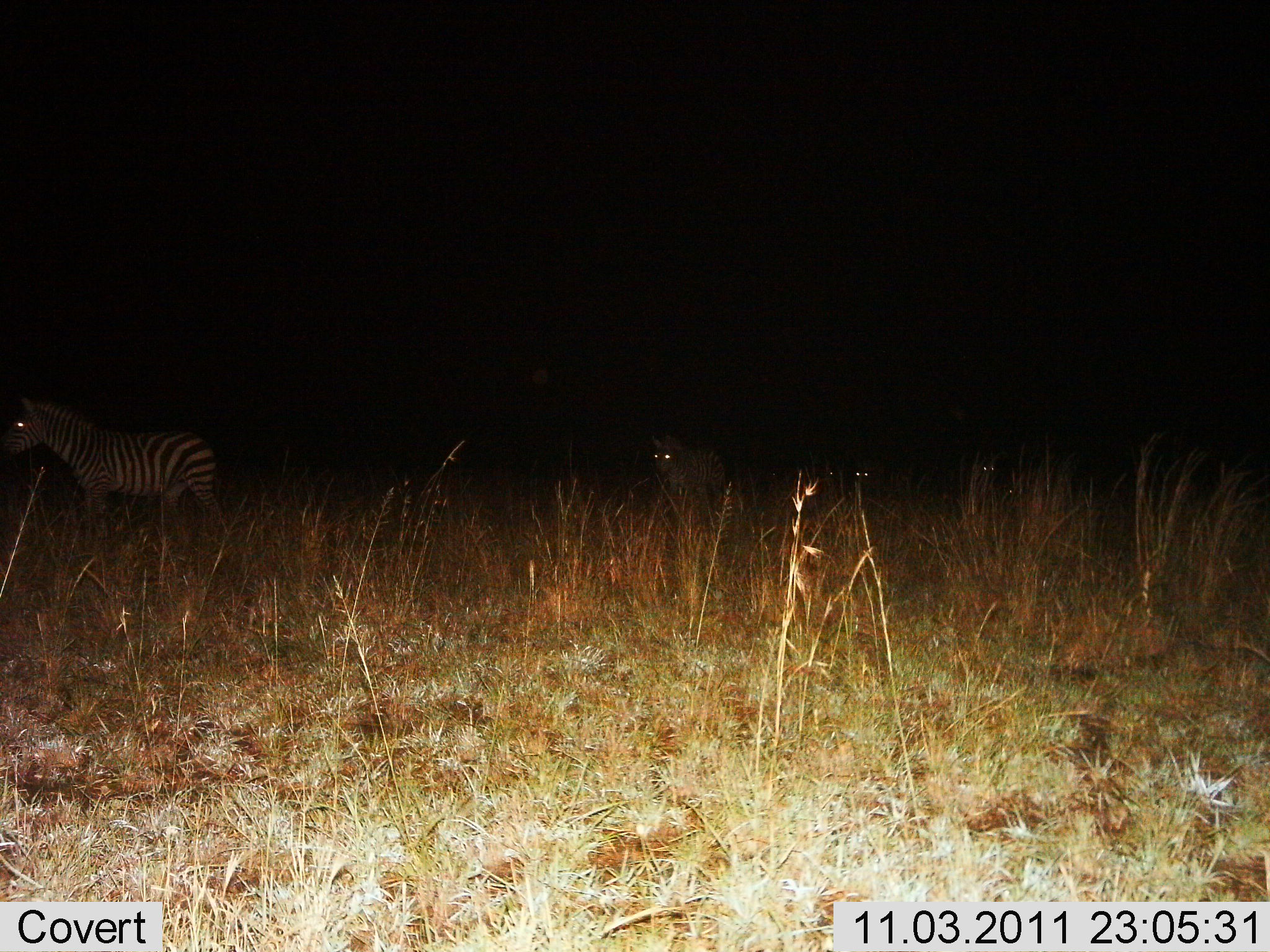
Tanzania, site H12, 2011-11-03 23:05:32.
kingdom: Animalia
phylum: Chordata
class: Mammalia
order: Perissodactyla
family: Equidae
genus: Equus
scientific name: Equus quagga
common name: plains zebra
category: zebra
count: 4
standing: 47%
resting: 0%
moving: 65%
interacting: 0%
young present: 6%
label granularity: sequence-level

ASSIGNMENT
Starting at the line that contains "scientific name: Equus quagga", reproduce each line through the end of the records exactly, both ends included.

RESPONSE
scientific name: Equus quagga
common name: plains zebra
category: zebra
count: 4
standing: 47%
resting: 0%
moving: 65%
interacting: 0%
young present: 6%
label granularity: sequence-level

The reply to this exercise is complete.